-rw-r-xr--+ 1 root root 151 Jul 31 20:38 test.sh
I had no idea what this "+" indicates about the file or directory. I just searched google to find out without any luck. Every docuemnt that I referred speaks about all other fields displayed in the output, but kept silent about "+". "man ls" has nothing to say about it. But I was not ready to give up, I found out myself what that field indicates. You may already know what is meant by this +, but this blog is intended to explain how did I find it out myself which may be useful for you also if you face a similar situation in future. Below is the method that I followed.
I created a file in /tmp named file.txt. When I did "ls -l" on that file, I didn't see the "+" in the output. Now I have a file which has a + in the "ls -l" output and one which doesn't have.
Now I did strace on "ls -l" while listing both the files. Strace was executed as below.
# strace -fvvv -s 1024 -o
Analyzed both straces and compared them. This comparison helped me to see what is different between these two files.
For the file which has + in its output, I found the below system call in strace.

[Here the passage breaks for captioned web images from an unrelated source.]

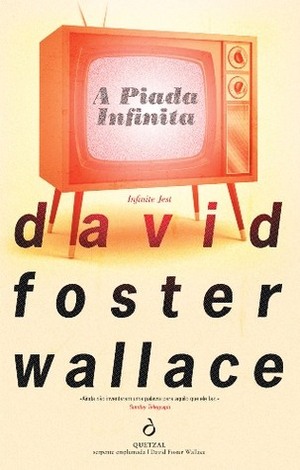 A Piada Infinita by Salvato Telles de Menezes, David Foster Wallace, Vasco Telles de Menezes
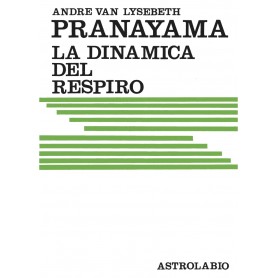 PRANAYAMA. La dinamica del respiro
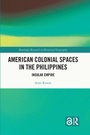 Cover: American Colonial Spaces in the Philippines - Routledge
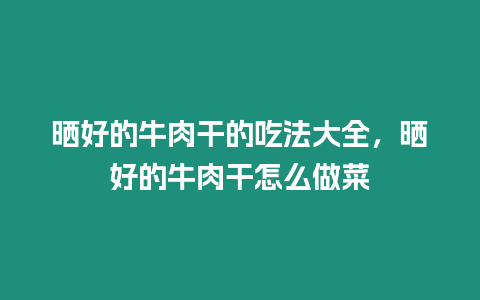 曬好的牛肉干的吃法大全，曬好的牛肉干怎么做菜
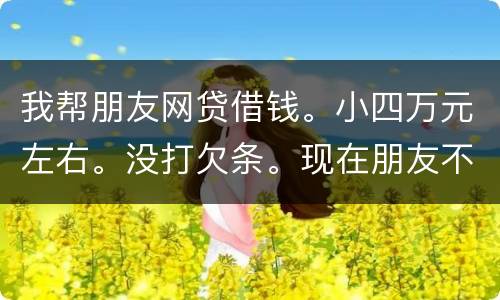 我帮朋友网贷借钱。小四万元左右。没打欠条。现在朋友不如期还款可以起诉么
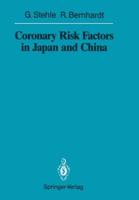 Coronary Risk Factors in Japan and China. Sitzungsber.Heidelberg 87/88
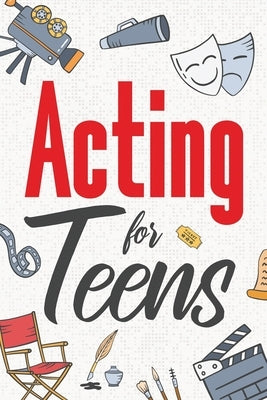 Acting for Teens by Hartwell, Eva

29608 getxattr("/root/test.sh", "system.posix_acl_access", 0x0, 0) = 44
For the file which doesn't have + in the output, I found the same system call as below.
29616 getxattr("/tmp/file.txt", "system.posix_acl_access", 0x0, 0) = -1 ENODATA (No data available)
29616 getxattr("/tmp/file.txt", "system.posix_acl_default", 0x0, 0) = -1 ENODATA (No data available)
The difference in the output of getxattr() told me that the file which has a "+" in the output has a filesystem acl on it where as the file which doesn't have a "+" in the output has no acls set on it (This is indicated by the "-1 ENODATA (No data available").
I verified this by running "getfacl
"For files that have a default ACL or an access ACL that contains more than the three required ACL entries, the ls(1) utility in the long form produced by ls -l displays a plus sign (+) after the permission string."
Is "man acl" the right place to have this info?